Melflufen has potential to fill a gap in the myeloma treatment landscape by providing a new mechanism of action with clinically meaningful efficacy and a favorable safety profile in patients refractory to multiple novel agents.

Article Highlights

  • Patients with multiple myeloma that are refractory to multiple agents with distinct mechanisms of action have limited treatment options, face universally poor outcomes, and are in urgent need of novel therapeutics.

  • Melphalan flufenamide (melflufen) is a first-in-class peptide-drug conjugate (PDC) that targets aminopeptidases and rapidly releases alkylating agents into tumor cells.

  • Melflufen has demonstrated potent cytotoxic activity in vitro in multiple myeloma cells, including those with resistance to other treatments (e.g., immunomodulatory drugs, proteasome inhibitors, and alkylators), and induces irreversible DNA damage and apoptosis.

  • Melflufen in combination with dexamethasone has demonstrated clinically meaningful efficacy in patients with heavily pretreated relapsed/refractory multiple myeloma, including in patients with triple-class–refractory disease and those with extramedullary disease.

  • Melflufen has demonstrated a well-established safety profile with clinically manageable hematologic adverse events being most common.

Acknowledgments

The authors received medical writing support from Jennifer Leslie PhD, Team 9 Science.

Declaration of interest

A Oriol has consultancy/advisory roles with Amgen, Janssen, Takeda, and Celgene; A Larocca has received honoraria from Amgen, Bristol-Myers Squib, Celgene, and Janssen-Cilag; X Leleu; has received honoraria from AbbVie, Amgen, Carsgen, Celgene, Gilead, Janssen, Karyopharm, Mundipharma, Novartis, Oncopeptides, and Takeda; R Hajek has received honoraria and has sconsultancy/advisory roles with Takeda, Amgen, Celgene, Janssen, and Bristol-Myers Squib and research funding from Takeda, Amgen, Janssen, and Novartis; H Hassoun has Consultancy/advisory roles with Novartis and receives research funding from Celgene and Janssen; PR Otero received honoraria from Celgene, Janssen, Amgen, and Bristol-Myers Squib and consultancy/advisory roles with Celgene, Janssen, Kite Pharma, Sanofi, Abbvie, Oncopeptides, GSK, and Takeda; A Paner received honoraria from Amgen and Celgene and has consultancy/advisory roles with AbbVie, Cellectar, and Takeda; FH Schjesvold received honoraria from Amgen, Celgene, Takeda, Janssen, Novartis, and SkyliteDx and has consultancy/advisory roles with Amgen, Celgene, Takeda, Janssen, Oncopeptides, and MSD; J Gullbo is co-founder and is a minor shareholder of Oncopeptides and has consultancy/advisory roles with Oncopeptides; PG Richardson has received a grant from Bristol-Myers Squib and grants and honoraria (advisory committee member) from Oncopeptides, Celgene, Takeda, and Karyopharm; and honoraria (advisory committee member) from Janssen, Sanofi, and SecuraBio.
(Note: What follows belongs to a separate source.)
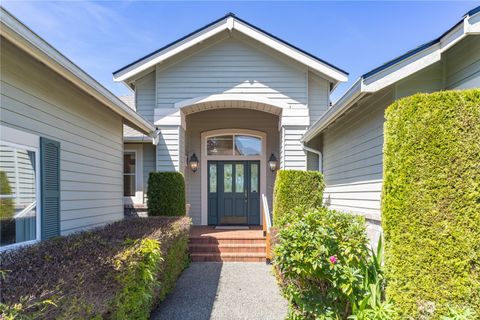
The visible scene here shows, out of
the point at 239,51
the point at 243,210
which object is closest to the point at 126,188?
the point at 243,210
The authors have no other relevant affiliations or financial involvement with any organization or entity with a financial interest in or financial conflict with the subject matter or materials discussed in the manuscript. This includes employment, consultancies, honoraria, stock ownership or options, expert testimony, grants or patents received or pending, or royalties.

Reviewer disclosures

One reviewer sat on an advisory board regarding melflufen in August 2019 and was involved in preclinical research at the non-profit Institute for Myeloma & Bone Cancer Research (IMBCR) on melflufen which was supported by Oncopeptides, Sweden. Peer reviewers on this manuscript have no other relevant financial or other relationships to disclose.

Additional information

Funding

This paper was funded by Oncopeptides, Sweden which is the company that is developing melflufen.